取り組む課題:
**a.** 介護費用についての抜粋にある「要介護認定を受けている人は、全国で約618万人。」を英語に訳せ。
**b.** 介護サービスの削減をめぐる文章を、最後の文の後から書き継げ。
┌─ 抜粋
介護にかかるお金は国が定める「介護報酬」によって決まる。仮に現在、訪問介護週1回あたりの利用料が2,500円程度の場合、介護保険の1割負担で支払う金額は約250円になる計算。それが、全額自己負担になってしまうと1カ月で1万円の出費に。

 

ただでさえ、受け取る年金は減らされているというのに、負担は増える一方。国は施設から在宅へ、高齢者に自立した生活をうながしておきながら、自宅で生活しづらい状況にしている。言っていることと、やっていることが本当に“アベコベ”だ。なぜ今、介護のサービスをカットしようという議論が出ているのか。淑徳大学総合福祉学部の結城康博教授が説明する。

 

「介護保険制度は3年に1度、見直すことになっています。次回の見直しは’18年度。ちょうど今、厚労省の介護保険部会で専門家が集まって議論をしている最中で、その過程がときどきニュースで報じられるのです。来年の年明けごろに結論が出ますが、’18年度改正にはかなりの介護サービスのカットが予想されます」

 

要介護認定を受けている人は、全国で約618万人。これが決まってしまうと要介護1、2の人のうち訪問介護を受けている約60万人が影響を受ける。

 

「高齢化にともなって増え続ける社会保障費を、なんとか抑えようと国は躍起になっているのです。毎年、介護にかかるお金を3,000億〜5,000億円規模でカットしようとしています」(結城さん)
└─
┌─ 提供資料
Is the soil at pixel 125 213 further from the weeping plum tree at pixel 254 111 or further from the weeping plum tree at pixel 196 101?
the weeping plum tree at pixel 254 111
└─
回答:
**a.** About 6.18 million people nationwide are certified as needing long-term care.

**b.**
そのコストカットの“たたき台”が、1年ほど前、財務省主計局が公表した90ページ近い報告書「社会保障」。要介護・要支援1、2までの人が使う福祉用具や自宅のバリアフリー改修費も原則自己負担にするという案だ。

 

「手すりや歩行器を利用することは介護の重度化を防ぐだけでなく、転倒を防ぐ効果があります。1割負担がなくなって実費になれば、利用をあきらめる人が増え、転倒・骨折のリスクがいっそう高まります」

 

そう語るのは、墨田区なりひら高齢者支援総合センター(地域包括支援センター)の志賀美穂子センター長。

 

さらに要介護1、2の人のケアに関しては、国の予算から、自治体で実施する「地域支援事業」の予算に移す動きもある。そうなると、財政的に余裕がある自治体と、ない自治体との間で、サービスに格差が生じてくる。まさに高齢者に“介護難民”が急増するかもしれない現実に直面している日本−−。

 

6月1日、安倍晋三首相は、首相官邸で記者会見を開き、’17年4月に予定していた消費税増税を2年半延期すると名言した。消費税増税の延期は、一見、年金暮らしの高齢者にとっては朗報に聞こえるかもしれない。だが、税収が増えなければ、後々、“介護サービスの削除”という形で襲いかかってくることが十分考えられることを、有権者である私たちは、知っておかなければならない。